> _Quoted text_:
++++++++

A big live style topic these days is finding the right balance, either your work-life balance or with yoga and mindfulness your inner balance. In Data Science this is not always so easy. There is quite often a natural imbalance, so we very often deal with such data sets.  

Let’s start at the beginning: What does imbalanced mean for data sets? We often have data sets where we want to predict a certain category, for example, if our customers are churning or not and both categories don’t appear equally in our data set. On the contrary, one class has significantly more events than another. From a business point of view, this is a good thing we don’t want 50% of our customers to churn, we rather prefer it to be only 10%. Or when it comes to predictive quality, we don’t want our factories to produce 50% bad quality, we rather prefer it to be less than 2%. So here we are happy that we have unbalanced results, and we don’t pursue balance. The only problem that appears from a statistical point of view and especially when we take the predictive quality example is when we have rare cases, it is sometimes harder to find patterns in these imbalanced data sets. This makes it also more challenging to predict such events with machine learning. But we still want to use machine learning to reduce our churn rate or the bad quality even further, so what can we do?  

The first impulse is: To add more data. Good idea, but what can we do if we already have all our data available and the machine learning model still doesn’t give us sufficient results? Here over- and undersampling can help.  

The idea is that we randomly select from the rare case event (in our example the churned customer or the bad quality) cases and add them to our data set. This is called oversampling. For undersampling we randomly select data from the majority group (our loyal customers or the good quality) and remove them from the data set. In both cases, we will now get a less imbalanced data set. If we use these methods long enough, we can even generate completely balanced data sets, but from my experience, this is not necessary most of the time.

++++++++

> _Stated exercise 1_:
List each distinct percentage figure in the passage on imbalanced data sets.
The rows are unrelated to the passage on imbalanced data sets.

> _Data records_:
++++++++

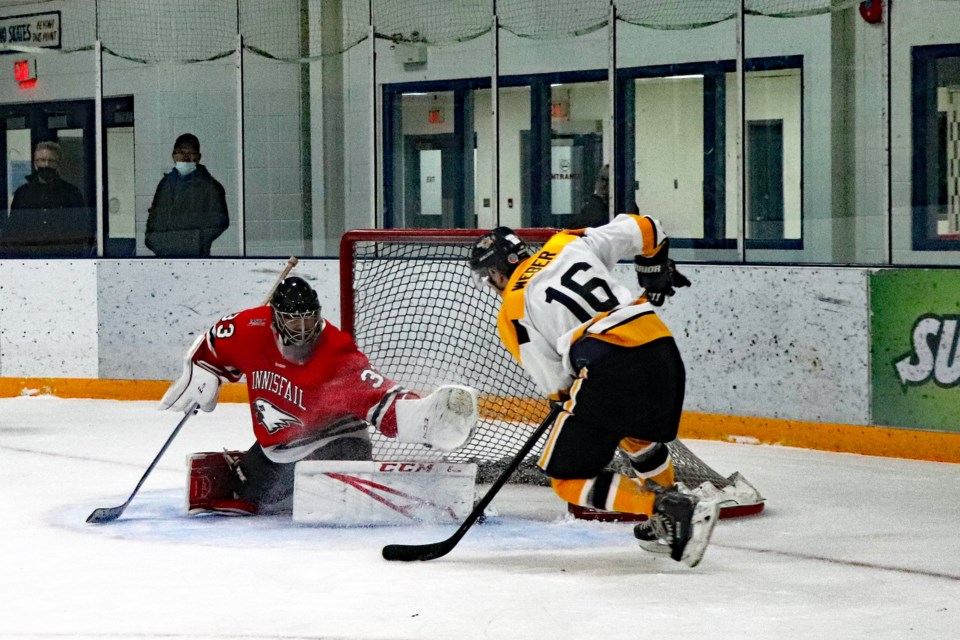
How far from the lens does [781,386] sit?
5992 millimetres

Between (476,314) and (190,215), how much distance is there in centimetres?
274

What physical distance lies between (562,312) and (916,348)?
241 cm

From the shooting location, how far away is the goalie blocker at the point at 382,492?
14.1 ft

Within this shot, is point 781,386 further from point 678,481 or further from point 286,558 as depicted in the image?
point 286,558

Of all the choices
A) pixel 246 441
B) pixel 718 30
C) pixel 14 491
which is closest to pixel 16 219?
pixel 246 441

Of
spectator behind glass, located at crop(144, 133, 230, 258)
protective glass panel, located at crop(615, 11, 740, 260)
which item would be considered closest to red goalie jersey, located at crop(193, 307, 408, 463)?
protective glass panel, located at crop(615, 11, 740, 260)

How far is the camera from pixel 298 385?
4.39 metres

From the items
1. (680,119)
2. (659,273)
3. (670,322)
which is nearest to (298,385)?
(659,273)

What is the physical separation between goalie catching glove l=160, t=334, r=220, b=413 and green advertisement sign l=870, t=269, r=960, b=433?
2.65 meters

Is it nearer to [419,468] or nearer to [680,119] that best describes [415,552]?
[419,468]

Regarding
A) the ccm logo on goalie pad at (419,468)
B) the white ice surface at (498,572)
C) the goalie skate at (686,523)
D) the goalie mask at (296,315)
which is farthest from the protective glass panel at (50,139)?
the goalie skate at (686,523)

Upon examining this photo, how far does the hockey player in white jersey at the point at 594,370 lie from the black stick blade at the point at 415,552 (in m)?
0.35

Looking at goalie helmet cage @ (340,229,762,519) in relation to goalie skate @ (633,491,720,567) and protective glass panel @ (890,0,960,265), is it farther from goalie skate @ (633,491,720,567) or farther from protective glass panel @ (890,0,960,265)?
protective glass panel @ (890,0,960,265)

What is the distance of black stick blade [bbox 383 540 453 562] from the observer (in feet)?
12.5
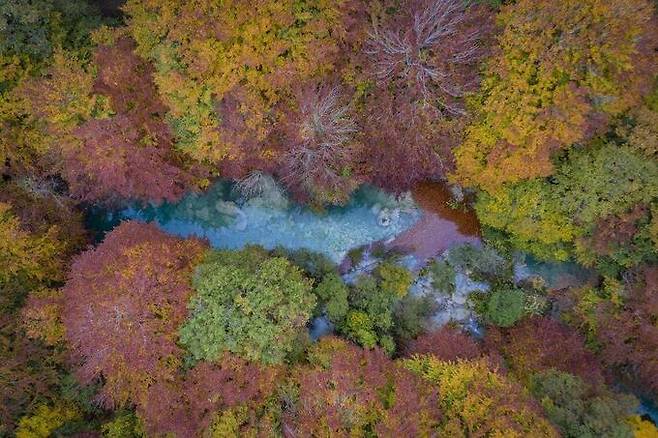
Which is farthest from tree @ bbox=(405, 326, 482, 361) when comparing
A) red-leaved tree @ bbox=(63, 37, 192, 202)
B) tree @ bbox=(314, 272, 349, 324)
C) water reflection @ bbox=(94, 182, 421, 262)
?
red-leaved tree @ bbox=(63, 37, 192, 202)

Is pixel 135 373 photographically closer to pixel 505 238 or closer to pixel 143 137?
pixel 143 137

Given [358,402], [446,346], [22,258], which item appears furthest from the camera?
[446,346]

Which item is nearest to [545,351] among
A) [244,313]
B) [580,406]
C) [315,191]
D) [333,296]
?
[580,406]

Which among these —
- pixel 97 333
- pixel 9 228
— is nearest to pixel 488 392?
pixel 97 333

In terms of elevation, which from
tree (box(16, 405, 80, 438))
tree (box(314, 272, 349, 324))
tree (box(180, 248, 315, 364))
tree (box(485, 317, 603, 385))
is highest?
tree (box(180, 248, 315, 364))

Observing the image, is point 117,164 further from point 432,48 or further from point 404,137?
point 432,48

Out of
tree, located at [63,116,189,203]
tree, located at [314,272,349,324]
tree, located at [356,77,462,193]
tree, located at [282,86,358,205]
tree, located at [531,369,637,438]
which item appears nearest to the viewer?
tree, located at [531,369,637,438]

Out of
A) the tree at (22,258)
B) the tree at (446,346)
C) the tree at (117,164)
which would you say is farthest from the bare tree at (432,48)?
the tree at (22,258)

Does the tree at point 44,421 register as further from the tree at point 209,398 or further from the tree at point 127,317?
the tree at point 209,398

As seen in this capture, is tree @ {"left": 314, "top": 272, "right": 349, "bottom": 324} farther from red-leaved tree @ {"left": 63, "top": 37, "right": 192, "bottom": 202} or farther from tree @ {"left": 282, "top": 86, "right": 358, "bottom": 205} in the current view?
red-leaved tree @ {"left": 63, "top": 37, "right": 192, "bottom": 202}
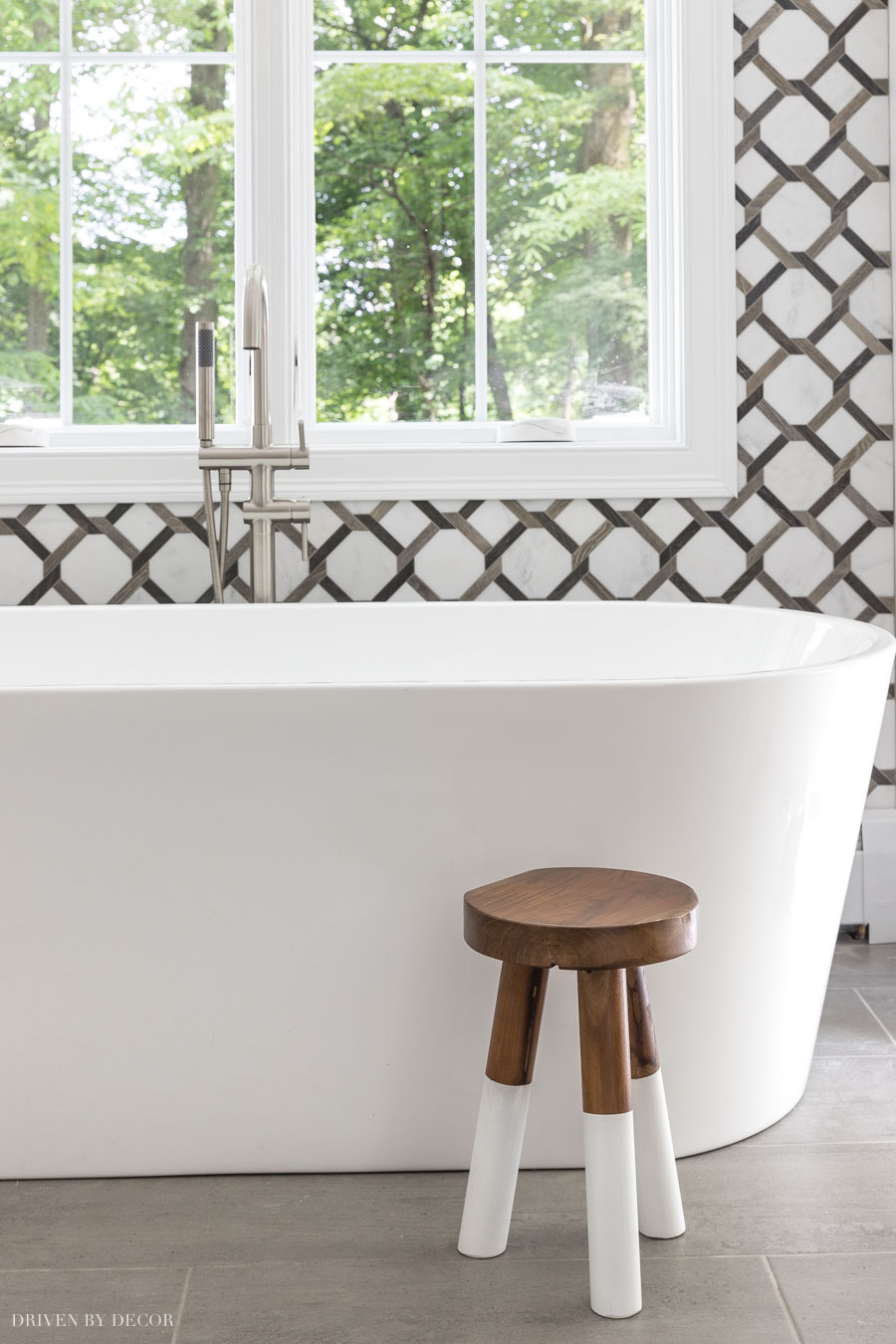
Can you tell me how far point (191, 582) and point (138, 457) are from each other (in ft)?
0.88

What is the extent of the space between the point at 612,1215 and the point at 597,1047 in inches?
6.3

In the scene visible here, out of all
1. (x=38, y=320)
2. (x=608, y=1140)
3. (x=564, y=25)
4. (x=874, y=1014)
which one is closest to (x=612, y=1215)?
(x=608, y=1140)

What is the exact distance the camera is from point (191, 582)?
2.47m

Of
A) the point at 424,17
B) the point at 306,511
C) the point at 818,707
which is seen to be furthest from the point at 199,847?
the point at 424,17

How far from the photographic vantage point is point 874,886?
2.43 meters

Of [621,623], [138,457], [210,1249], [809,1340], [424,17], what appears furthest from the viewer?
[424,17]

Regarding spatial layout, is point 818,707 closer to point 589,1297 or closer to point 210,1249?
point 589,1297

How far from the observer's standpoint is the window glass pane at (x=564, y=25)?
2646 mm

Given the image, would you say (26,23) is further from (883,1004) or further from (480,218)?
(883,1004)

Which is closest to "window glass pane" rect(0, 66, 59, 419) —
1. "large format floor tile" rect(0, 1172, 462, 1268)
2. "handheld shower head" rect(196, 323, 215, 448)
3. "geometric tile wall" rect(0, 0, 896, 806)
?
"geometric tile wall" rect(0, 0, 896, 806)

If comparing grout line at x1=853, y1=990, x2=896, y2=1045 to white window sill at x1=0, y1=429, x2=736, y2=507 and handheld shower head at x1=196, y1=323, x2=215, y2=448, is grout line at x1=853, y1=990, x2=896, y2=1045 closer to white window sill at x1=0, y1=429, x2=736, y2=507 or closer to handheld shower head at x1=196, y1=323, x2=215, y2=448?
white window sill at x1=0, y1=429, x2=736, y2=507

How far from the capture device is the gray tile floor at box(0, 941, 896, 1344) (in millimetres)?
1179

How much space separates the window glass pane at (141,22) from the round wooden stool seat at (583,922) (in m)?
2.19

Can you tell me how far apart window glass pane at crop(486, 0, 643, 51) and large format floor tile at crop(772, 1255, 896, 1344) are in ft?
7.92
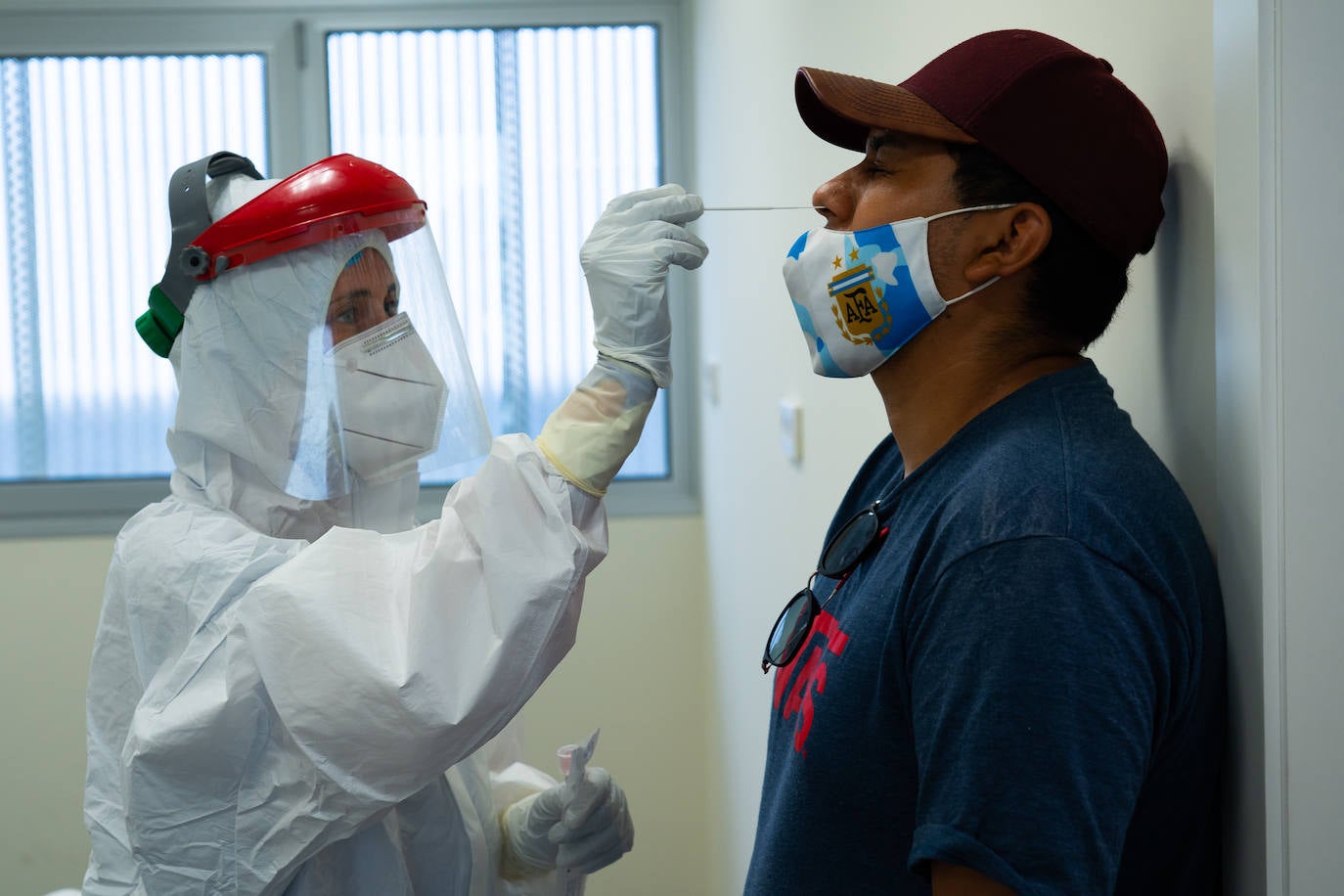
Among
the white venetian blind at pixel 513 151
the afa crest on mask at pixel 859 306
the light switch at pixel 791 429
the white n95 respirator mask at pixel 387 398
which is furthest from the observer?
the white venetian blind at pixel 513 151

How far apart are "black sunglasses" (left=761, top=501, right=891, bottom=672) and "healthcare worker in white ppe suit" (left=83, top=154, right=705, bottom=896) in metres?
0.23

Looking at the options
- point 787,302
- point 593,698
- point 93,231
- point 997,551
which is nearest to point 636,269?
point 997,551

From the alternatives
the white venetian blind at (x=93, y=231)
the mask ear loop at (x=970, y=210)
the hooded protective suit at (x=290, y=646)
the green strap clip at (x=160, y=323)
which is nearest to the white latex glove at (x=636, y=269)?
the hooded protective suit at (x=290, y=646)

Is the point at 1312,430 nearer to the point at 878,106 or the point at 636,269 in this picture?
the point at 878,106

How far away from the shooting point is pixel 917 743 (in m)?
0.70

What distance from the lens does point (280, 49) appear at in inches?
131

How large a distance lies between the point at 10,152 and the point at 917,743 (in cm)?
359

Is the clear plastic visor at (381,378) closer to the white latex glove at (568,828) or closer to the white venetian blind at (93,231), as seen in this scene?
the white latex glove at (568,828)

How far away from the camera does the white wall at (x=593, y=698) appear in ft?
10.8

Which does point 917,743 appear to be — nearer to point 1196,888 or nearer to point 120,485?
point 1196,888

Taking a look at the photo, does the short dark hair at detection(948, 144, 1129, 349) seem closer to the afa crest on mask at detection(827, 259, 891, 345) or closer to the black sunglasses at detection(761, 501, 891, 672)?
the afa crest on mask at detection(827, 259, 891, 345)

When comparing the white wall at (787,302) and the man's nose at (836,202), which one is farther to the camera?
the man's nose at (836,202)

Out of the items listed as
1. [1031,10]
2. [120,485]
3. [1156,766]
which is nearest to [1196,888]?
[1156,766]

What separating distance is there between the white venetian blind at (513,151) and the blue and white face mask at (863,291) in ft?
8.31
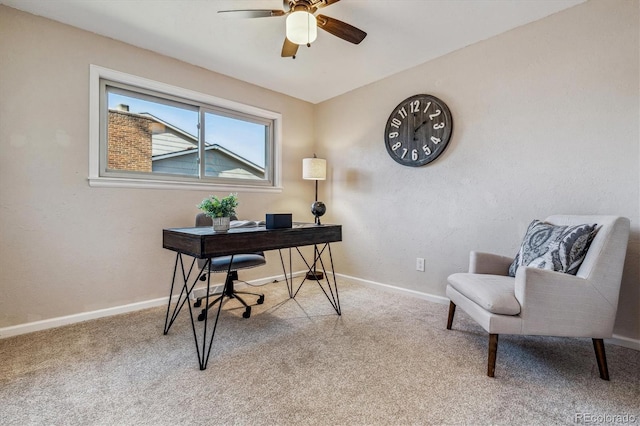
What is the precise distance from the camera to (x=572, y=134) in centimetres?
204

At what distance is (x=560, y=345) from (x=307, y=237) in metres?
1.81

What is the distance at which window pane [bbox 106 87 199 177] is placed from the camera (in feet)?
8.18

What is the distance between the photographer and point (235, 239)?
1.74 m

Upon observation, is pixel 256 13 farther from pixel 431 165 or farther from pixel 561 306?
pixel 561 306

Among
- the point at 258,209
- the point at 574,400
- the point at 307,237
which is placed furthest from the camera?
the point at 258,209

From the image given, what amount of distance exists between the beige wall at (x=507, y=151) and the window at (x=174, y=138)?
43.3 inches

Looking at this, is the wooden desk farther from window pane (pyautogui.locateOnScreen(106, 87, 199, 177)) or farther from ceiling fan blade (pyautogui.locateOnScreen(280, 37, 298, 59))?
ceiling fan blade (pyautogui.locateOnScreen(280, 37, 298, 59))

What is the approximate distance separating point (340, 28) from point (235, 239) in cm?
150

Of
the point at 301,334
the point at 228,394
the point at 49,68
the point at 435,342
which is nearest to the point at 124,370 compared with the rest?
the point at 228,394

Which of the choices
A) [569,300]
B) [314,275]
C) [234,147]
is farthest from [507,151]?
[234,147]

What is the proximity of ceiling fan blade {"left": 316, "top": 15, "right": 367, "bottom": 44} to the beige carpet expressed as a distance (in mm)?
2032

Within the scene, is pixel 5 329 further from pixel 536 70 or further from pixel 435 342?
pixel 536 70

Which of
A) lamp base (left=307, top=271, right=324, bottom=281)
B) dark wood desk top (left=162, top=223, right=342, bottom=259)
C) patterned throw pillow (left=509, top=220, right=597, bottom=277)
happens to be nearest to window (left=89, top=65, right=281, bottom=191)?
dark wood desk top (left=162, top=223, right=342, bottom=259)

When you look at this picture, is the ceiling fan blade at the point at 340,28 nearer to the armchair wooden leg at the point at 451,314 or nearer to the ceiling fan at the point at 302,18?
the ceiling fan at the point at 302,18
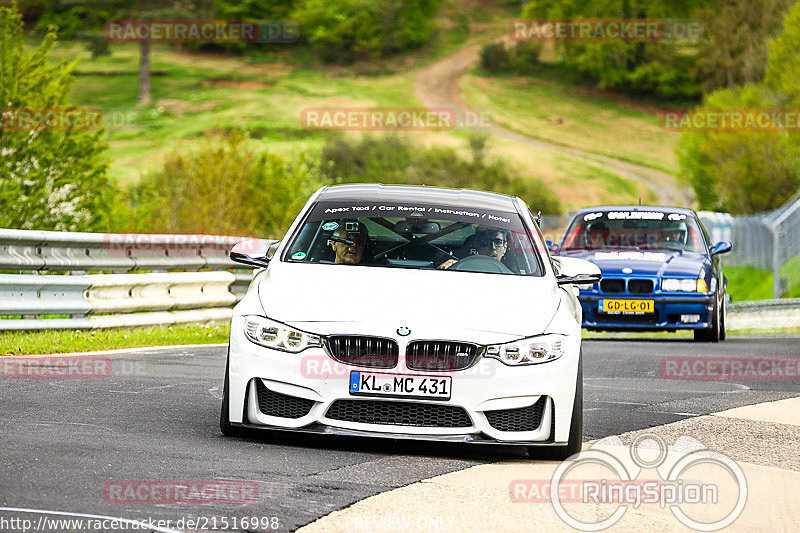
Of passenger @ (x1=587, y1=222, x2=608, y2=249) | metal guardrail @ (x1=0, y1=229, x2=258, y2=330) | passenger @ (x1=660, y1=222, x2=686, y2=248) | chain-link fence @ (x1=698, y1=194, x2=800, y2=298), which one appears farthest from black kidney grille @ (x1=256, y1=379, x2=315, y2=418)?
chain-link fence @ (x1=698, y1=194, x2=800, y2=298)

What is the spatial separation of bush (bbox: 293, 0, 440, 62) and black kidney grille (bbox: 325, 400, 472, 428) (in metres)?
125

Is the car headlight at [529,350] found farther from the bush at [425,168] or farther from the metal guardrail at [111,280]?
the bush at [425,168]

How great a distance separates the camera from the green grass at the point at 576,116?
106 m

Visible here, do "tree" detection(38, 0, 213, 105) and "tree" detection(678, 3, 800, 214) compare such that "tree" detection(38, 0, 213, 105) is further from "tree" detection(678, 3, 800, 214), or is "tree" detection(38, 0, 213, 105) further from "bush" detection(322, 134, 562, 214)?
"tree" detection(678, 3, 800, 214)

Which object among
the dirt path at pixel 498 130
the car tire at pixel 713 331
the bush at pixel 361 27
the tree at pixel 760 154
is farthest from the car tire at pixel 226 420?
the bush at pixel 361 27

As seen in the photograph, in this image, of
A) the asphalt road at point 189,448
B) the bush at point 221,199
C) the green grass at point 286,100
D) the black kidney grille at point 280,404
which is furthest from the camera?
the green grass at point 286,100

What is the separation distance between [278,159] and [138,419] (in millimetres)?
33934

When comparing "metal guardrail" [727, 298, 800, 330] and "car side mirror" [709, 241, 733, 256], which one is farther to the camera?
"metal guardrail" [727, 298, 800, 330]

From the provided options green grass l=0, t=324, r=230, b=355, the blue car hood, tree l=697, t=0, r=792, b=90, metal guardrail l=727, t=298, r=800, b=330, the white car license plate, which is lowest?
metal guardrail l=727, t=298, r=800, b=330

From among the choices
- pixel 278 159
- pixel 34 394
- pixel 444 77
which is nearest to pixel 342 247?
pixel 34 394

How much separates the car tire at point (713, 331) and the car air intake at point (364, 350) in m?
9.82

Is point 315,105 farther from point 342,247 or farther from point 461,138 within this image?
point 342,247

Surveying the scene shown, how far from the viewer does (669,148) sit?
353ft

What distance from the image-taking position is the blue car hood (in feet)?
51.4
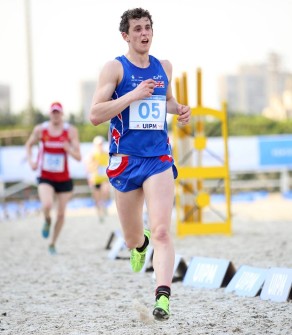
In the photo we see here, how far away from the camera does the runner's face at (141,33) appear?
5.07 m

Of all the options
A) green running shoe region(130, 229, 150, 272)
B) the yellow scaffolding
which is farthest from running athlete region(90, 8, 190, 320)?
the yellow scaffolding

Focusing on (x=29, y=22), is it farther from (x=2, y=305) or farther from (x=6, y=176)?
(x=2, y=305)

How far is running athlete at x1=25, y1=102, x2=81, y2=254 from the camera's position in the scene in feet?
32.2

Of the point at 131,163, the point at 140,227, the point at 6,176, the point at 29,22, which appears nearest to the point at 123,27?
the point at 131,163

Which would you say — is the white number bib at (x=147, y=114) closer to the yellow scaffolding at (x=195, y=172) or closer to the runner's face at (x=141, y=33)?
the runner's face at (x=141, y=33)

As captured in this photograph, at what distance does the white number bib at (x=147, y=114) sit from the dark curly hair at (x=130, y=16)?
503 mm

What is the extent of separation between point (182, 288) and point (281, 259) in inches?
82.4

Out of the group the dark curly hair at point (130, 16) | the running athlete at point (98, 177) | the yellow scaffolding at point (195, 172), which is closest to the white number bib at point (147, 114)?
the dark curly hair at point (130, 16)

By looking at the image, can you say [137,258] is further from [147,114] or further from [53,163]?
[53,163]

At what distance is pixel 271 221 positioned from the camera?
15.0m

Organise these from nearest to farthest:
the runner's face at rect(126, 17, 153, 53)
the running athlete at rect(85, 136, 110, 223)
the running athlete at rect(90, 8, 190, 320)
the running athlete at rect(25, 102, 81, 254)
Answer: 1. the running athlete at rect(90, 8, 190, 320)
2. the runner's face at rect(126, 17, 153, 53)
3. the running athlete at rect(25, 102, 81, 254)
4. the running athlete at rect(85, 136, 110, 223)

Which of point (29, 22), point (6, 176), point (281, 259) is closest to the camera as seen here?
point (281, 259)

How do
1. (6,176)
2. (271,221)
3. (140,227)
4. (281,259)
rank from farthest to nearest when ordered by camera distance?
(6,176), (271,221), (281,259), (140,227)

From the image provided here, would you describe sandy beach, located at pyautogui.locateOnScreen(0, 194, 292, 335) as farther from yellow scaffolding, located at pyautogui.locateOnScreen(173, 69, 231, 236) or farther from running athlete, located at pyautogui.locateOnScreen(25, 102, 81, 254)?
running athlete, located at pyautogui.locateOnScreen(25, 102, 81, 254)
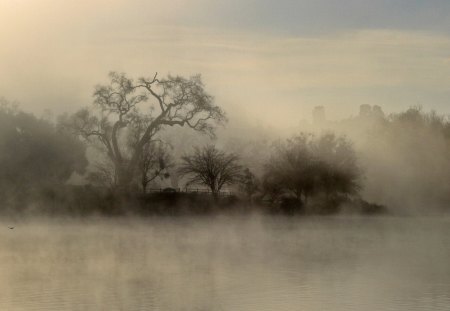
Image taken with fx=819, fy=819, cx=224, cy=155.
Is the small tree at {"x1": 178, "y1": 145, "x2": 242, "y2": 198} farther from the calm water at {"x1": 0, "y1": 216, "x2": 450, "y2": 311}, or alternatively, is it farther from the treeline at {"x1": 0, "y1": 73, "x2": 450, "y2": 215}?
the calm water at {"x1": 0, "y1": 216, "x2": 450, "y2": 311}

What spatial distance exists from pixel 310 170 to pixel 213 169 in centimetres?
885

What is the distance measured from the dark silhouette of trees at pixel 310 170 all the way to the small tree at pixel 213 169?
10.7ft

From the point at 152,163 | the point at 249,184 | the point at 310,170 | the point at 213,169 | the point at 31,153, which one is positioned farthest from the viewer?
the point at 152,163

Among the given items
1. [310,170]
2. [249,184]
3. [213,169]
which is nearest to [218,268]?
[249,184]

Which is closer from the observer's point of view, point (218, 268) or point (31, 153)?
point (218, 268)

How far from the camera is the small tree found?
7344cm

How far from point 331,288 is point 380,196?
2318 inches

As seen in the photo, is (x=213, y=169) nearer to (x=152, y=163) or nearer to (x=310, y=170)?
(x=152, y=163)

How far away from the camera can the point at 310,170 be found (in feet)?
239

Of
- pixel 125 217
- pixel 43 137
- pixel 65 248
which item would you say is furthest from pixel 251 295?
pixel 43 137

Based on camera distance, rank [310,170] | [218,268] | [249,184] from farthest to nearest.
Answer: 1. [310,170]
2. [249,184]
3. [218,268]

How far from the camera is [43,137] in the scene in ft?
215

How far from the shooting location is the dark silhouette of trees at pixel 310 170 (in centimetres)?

++++++++

> _Stated exercise 2_:
Collect every line of the rows that contains the word "Regarding".

> _Exercise solution 1_:
50%, 10%, 2%

> _Exercise solution 2_:
Regarding
Regarding spatial layout, is point 818,707 closer to point 589,1297 or closer to point 210,1249?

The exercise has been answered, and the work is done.